■ **CONSEGNA**:
Puoi riportare parola per parola, dal testo su Emiliano e il PD qui sotto, il passo che va da "Michele Emiliano resta" fino a "tra le ruote." incluso?

■ **BRANO DI LETTURA**:
• • • • • • •
Michele Emiliano resta nel PD e rilancia la sfida a Matteo Renzi candidandosi per la segreteria del Partito anche se la sua corsa potrebbe chiudersi prima con il CSM che non vuole e che lo ha chiamato ad affrontare un procedimento disciplinare perché iscritto e attivo nel partito da magistrato. Protagonista della scissione del Partito Democratico, il governatore della Puglia ha stupito un po’ tutti prima schierandosi con Roberto Speranza, Pier Luigi Bersani ed Enrico Rossi (che invece hanno lasciato insieme a Massimo D’Alema), per poi tornare indietro e confermare la sua permanenza nel partito da dove continuerà a contrastare l’ex premier. In tutto questo però ogni tanto dovrà voltare lo sguardo e capire come andrà il procedimento che il Consiglio Superiore della Magistratura ha iniziato nei suoi confronti e che potrebbe mettergli i bastoni tra le ruote.
Il tira e molla di Emiliano sul PD è al centro di polemiche e di qualche sfottò anche da parte del web che ha assistito a un cambio di rotta quanto meno inatteso. Tutto era iniziato molto prima, con il no al referendum di cui il governatore della Puglia si era fatto portavoce, scatenando non pochi malumori all’interno della segreteria Renzi: con lui c’erano anche Speranza, Bersani e D’Alema che sono arrivati a stappare lo spumante alla notizia della sconfitta del sì.
La risposta di Renzi si è fatta un po’ attendere ma è arrivata con la convocazione del congresso a seguito delle dimissioni anche da segretario del PD, al culmine di una due giorni di veleni tra maggioranza e minoranza che non si è neanche presentata in assemblea. L’unico a prendere parola è stato proprio Emiliano che, invece di affondare il colpo di grazia, ha cambiato rotta: “Ho fiducia in Renzi”, ha dichiarato davanti alla platea.
• • • • • • •
■ **MATERIALE**:
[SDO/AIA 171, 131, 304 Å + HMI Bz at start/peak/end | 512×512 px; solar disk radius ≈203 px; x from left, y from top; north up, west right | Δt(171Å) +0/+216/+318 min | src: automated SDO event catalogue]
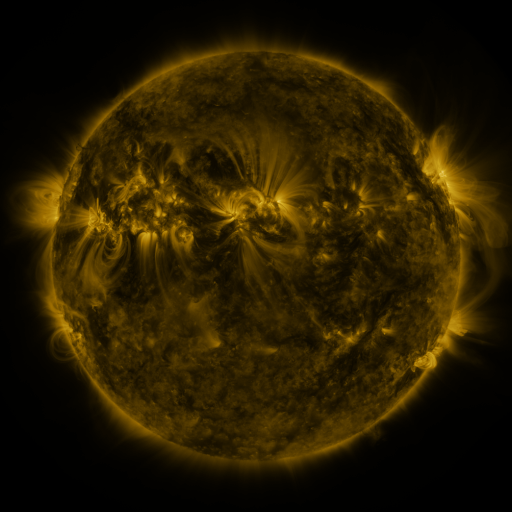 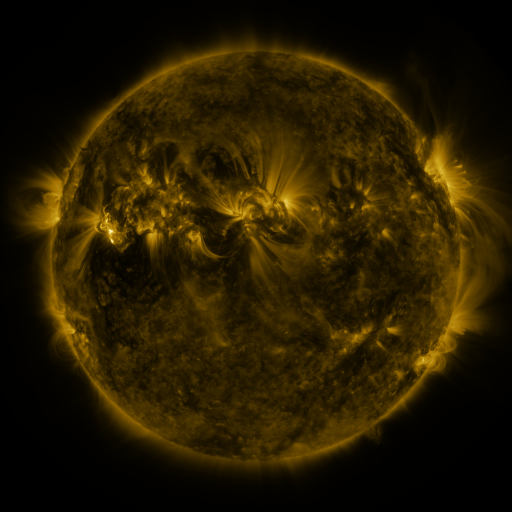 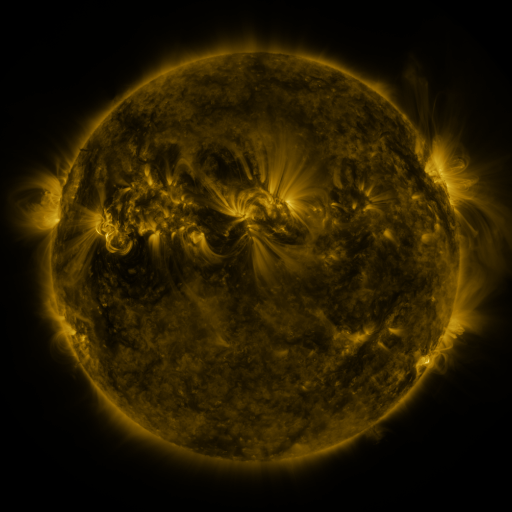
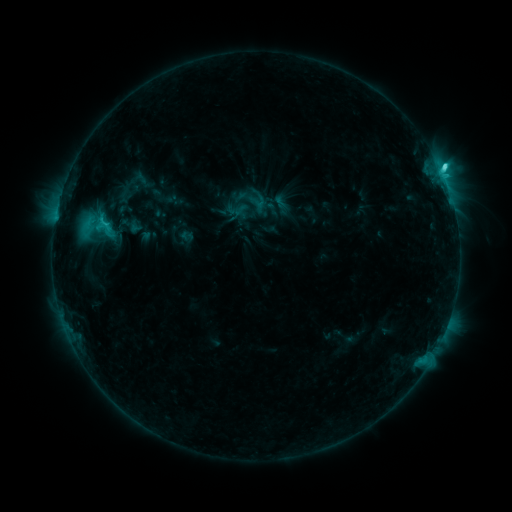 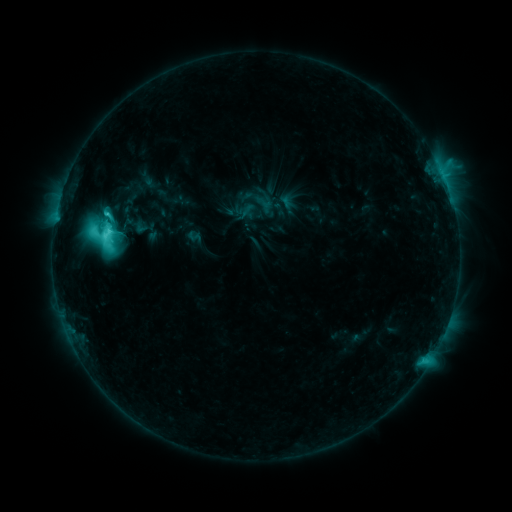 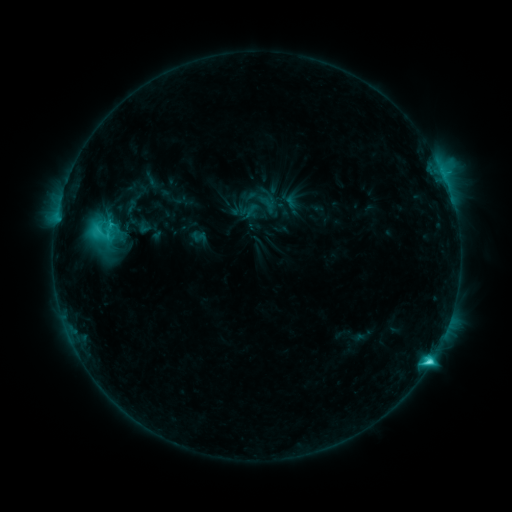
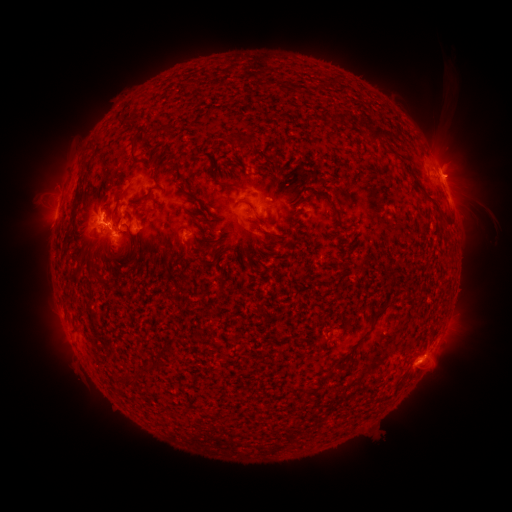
• • • • • • •
■ **RISPOSTA**:
Michele Emiliano resta nel PD e rilancia la sfida a Matteo Renzi candidandosi per la segreteria del Partito anche se la sua corsa potrebbe chiudersi prima con il CSM che non vuole e che lo ha chiamato ad affrontare un procedimento disciplinare perché iscritto e attivo nel partito da magistrato. Protagonista della scissione del Partito Democratico, il governatore della Puglia ha stupito un po’ tutti prima schierandosi con Roberto Speranza, Pier Luigi Bersani ed Enrico Rossi (che invece hanno lasciato insieme a Massimo D’Alema), per poi tornare indietro e confermare la sua permanenza nel partito da dove continuerà a contrastare l’ex premier. In tutto questo però ogni tanto dovrà voltare lo sguardo e capire come andrà il procedimento che il Consiglio Superiore della Magistratura ha iniziato nei suoi confronti e che potrebbe mettergli i bastoni tra le ruote.